EXERCISE DATA:
______________________________

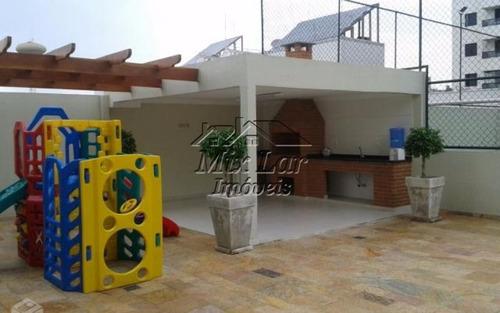 apartamento no bairro do centro - osasco sp, com 73 m², sendo 3 dormitórios 1 com suíte, sala, cozinha, banheiro e 1 vaga de garagem
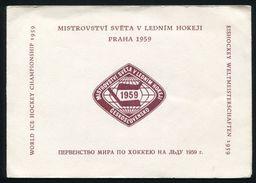 CZECHOSLOVAKIA WORLD ICE HOCKEY CHAMPIONSHIP 1959 - Czech Republic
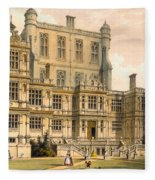 Wollaton Hall, Nottinghamshire, 1600 Fleece Blanket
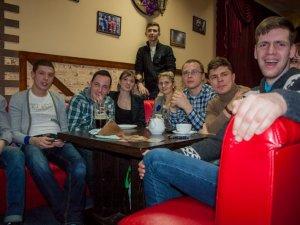 Фото: У Полтаві на «Убойному квартирнику» жартували про Євромайдан (фото)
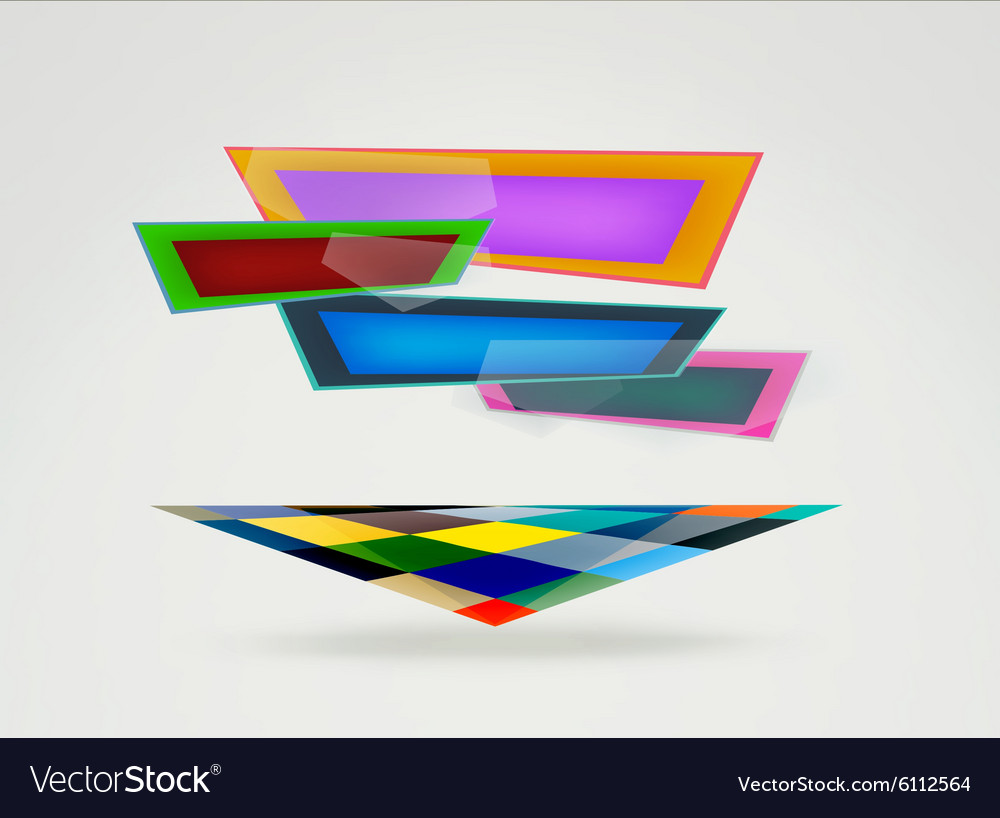 Flat design banners vector image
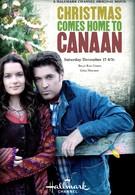 Рождество возвращается в Канаан (2011)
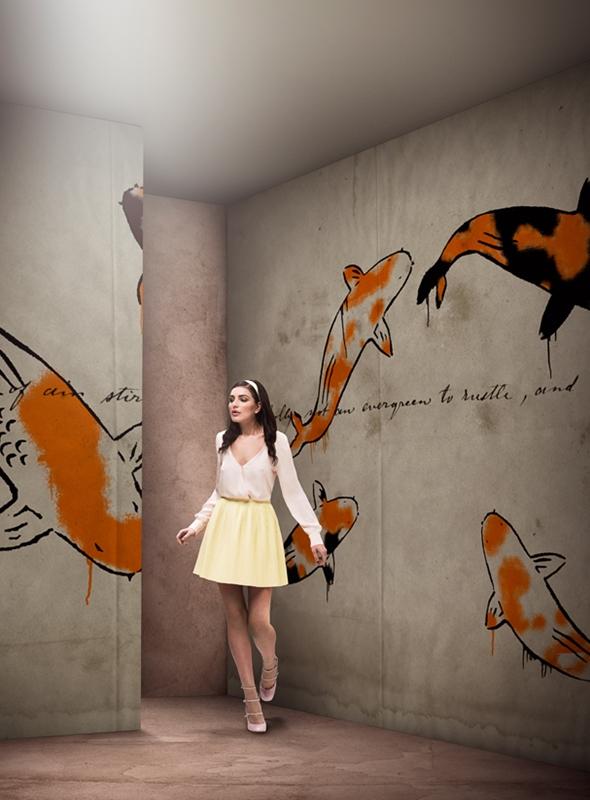 Итальянские обои Wall & deco,  коллекция Gio Pagani 14, артикулGPW1436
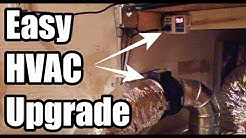MORE HVAC POWER! Improve Ducted HVAC With a Automatic Booster Fan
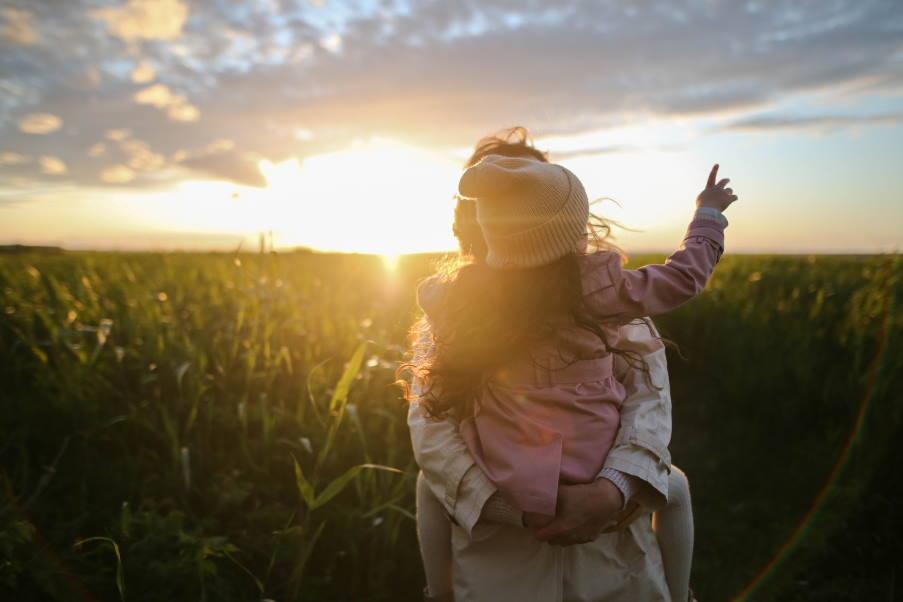 Πώς να μεγαλώσουμε ώριμα παιδιά που θα μπορέσουν να πραγματοποιήσουν τα όνειρά τους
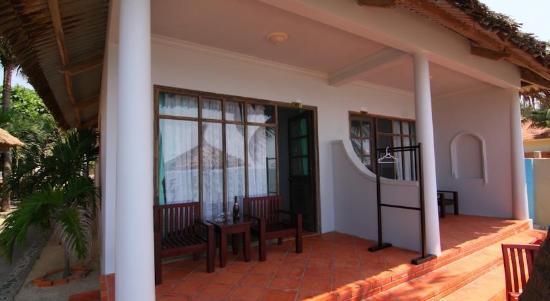 Mai Am Guest House: หน้าห้อง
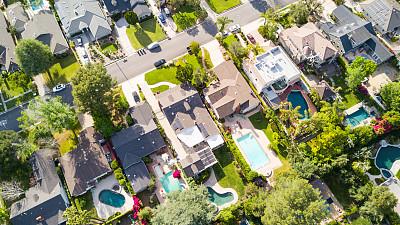 航拍视角,住房,贷款,郊区,居住区,水,水平画幅,无人,游泳池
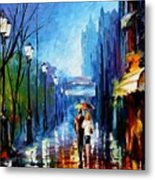 Memories Of Paris Metal Print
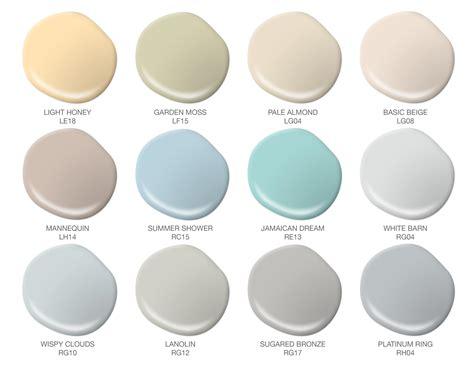 kilz casual colors interior house paint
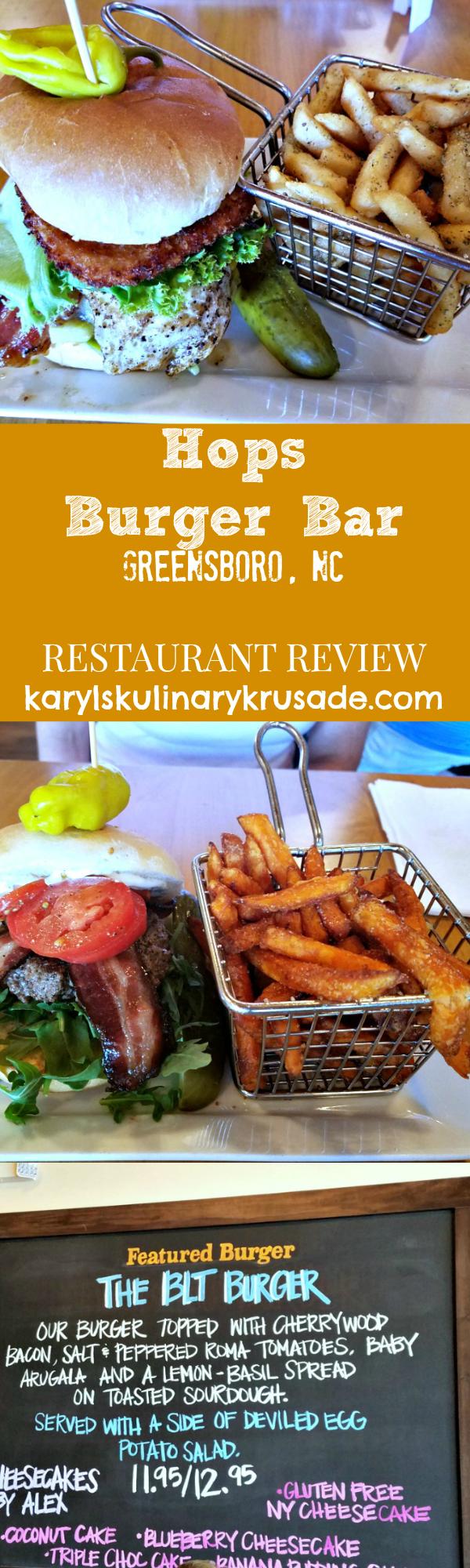 Hops Burger Bar Review By Karyl S Kulinary Krusade Burger Bar Burger Blt Burger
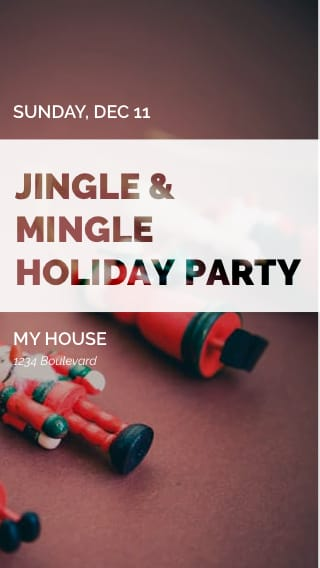 Text Message Invite Designs for Jingle Mingle Holiday Party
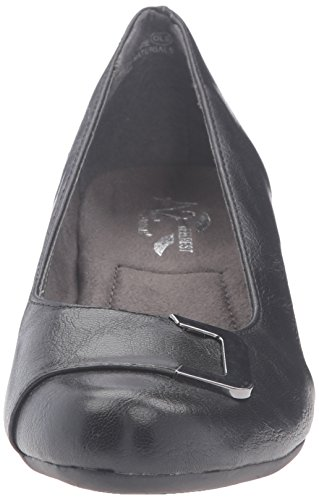 Aerosoles Women's Women's Shore Shore Fire Black Black Aerosoles Fire ESBdSqw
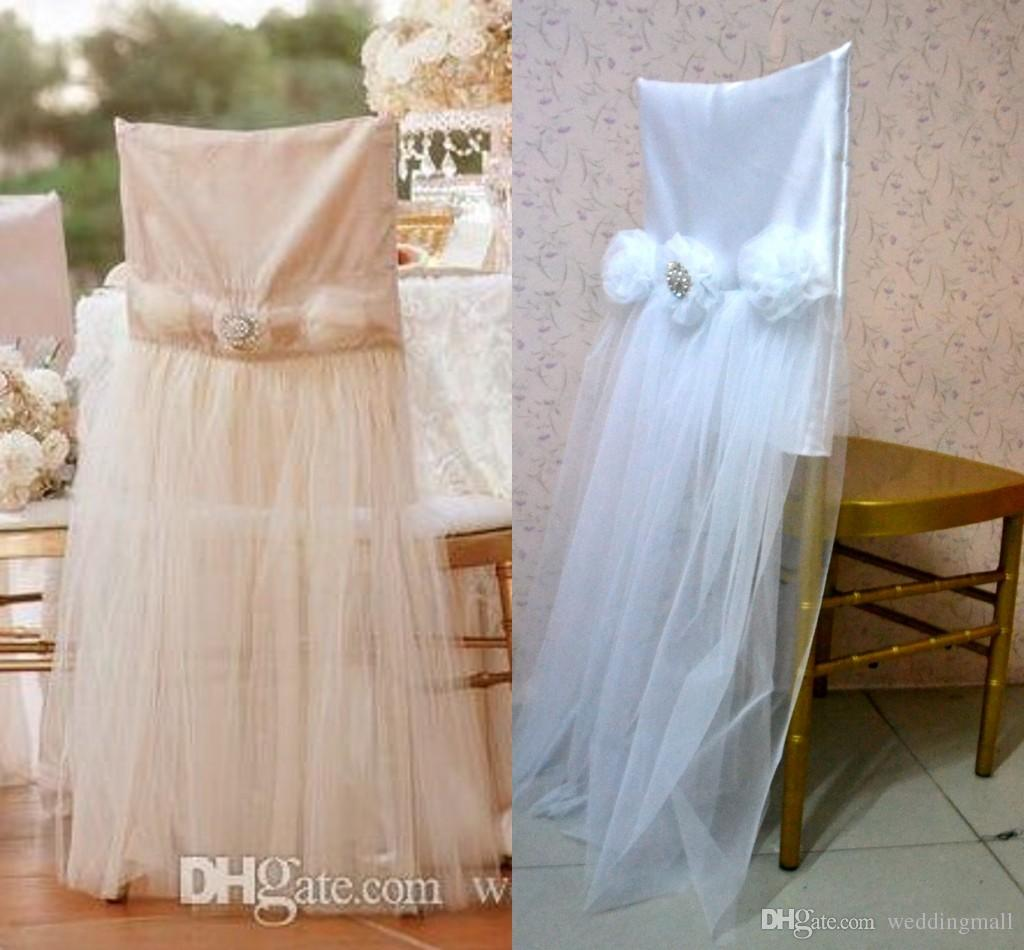 2017 2015 For Champagne Tulle Chair Sashes Chair Covers Sample – Tulle Chair Bows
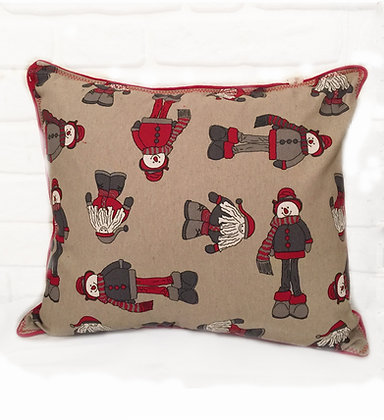 NOEL BABALI YASTIK / PILLOW WITH SANTA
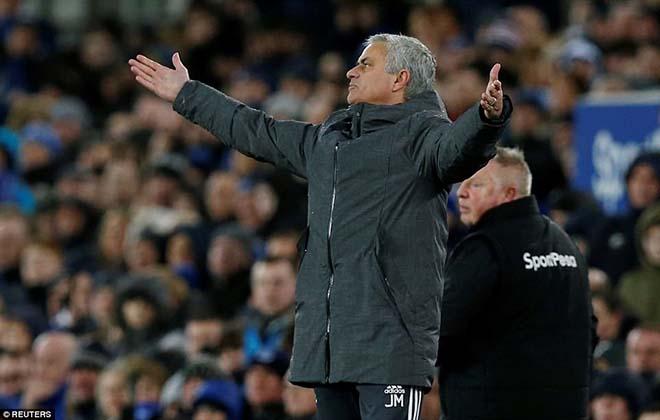 """Góc chiến thuật Everton - MU: Đời """"thôi đẩy"""" khi Mourinho thay đổi 3"""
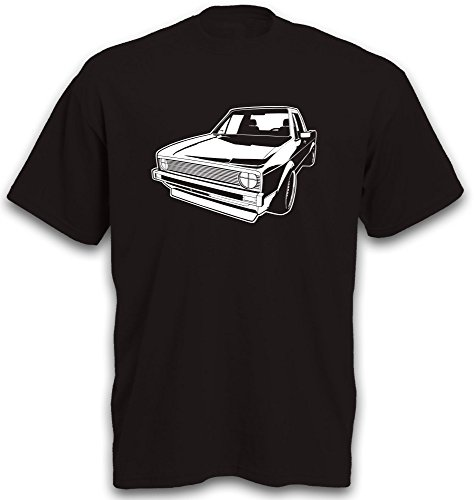T-Shirt Golf1 Caddy Golf 1 Auto Youngtimer Oldtimer PKW Golfshirt Gr. L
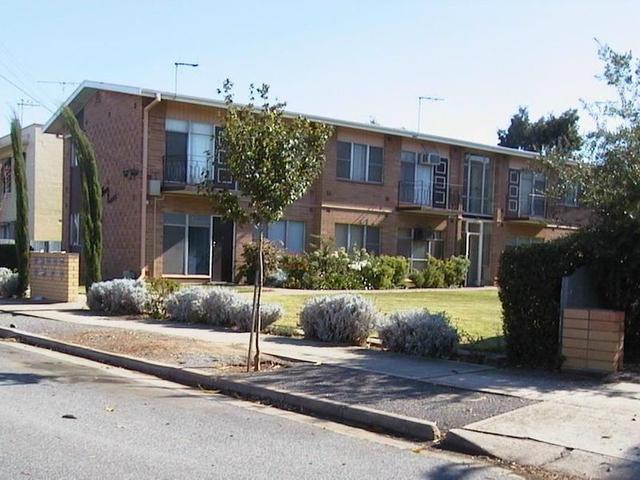7/14 Henry Street, SA 5038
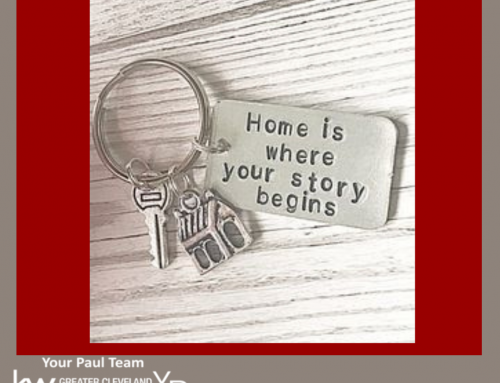 Everyone Has A Story…Begin Yours In A New Home!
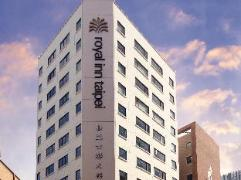 Royal Inn Taipei Linsen Taiwan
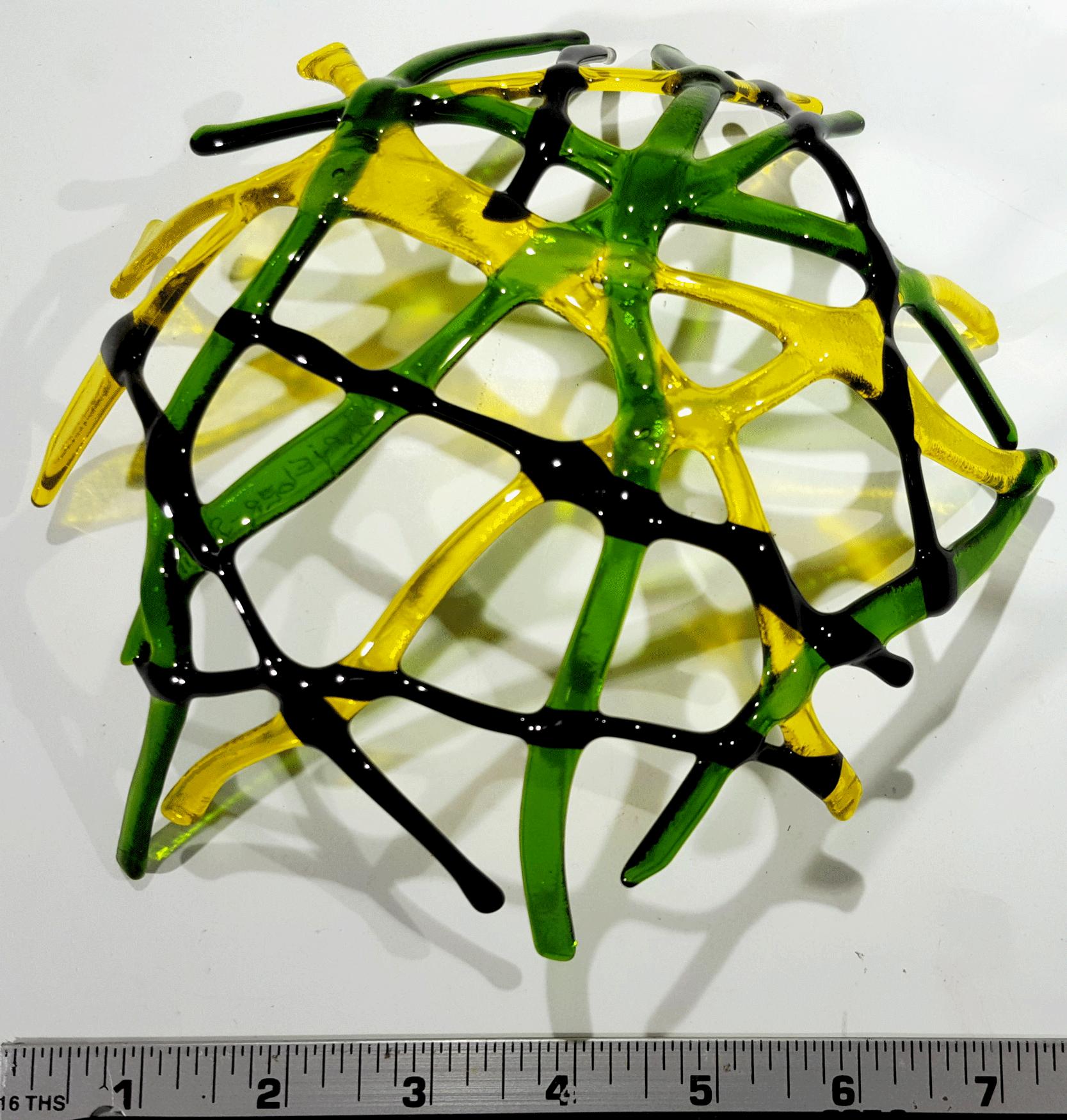 8a Organic-Variation-Bullseye-Green,-Yellow-and-Black-and-NO-Goo-Gaas-.png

______________________________

TASK DIRECTIONS:
Write out, exactly, the lines of the material from the very first through the line containing "Πώς να μεγαλώσουμε", and leave out every picture.

RESPONSE TO THIS TASK:
 apartamento no bairro do centro - osasco sp, com 73 m², sendo 3 dormitórios 1 com suíte, sala, cozinha, banheiro e 1 vaga de garagem
 CZECHOSLOVAKIA WORLD ICE HOCKEY CHAMPIONSHIP 1959 - Czech Republic
 Wollaton Hall, Nottinghamshire, 1600 Fleece Blanket
 Фото: У Полтаві на «Убойному квартирнику» жартували про Євромайдан (фото)
 Flat design banners vector image
 Рождество возвращается в Канаан (2011)
 Итальянские обои Wall & deco,  коллекция Gio Pagani 14, артикулGPW1436
MORE HVAC POWER! Improve Ducted HVAC With a Automatic Booster Fan
 Πώς να μεγαλώσουμε ώριμα παιδιά που θα μπορέσουν να πραγματοποιήσουν τα όνειρά τους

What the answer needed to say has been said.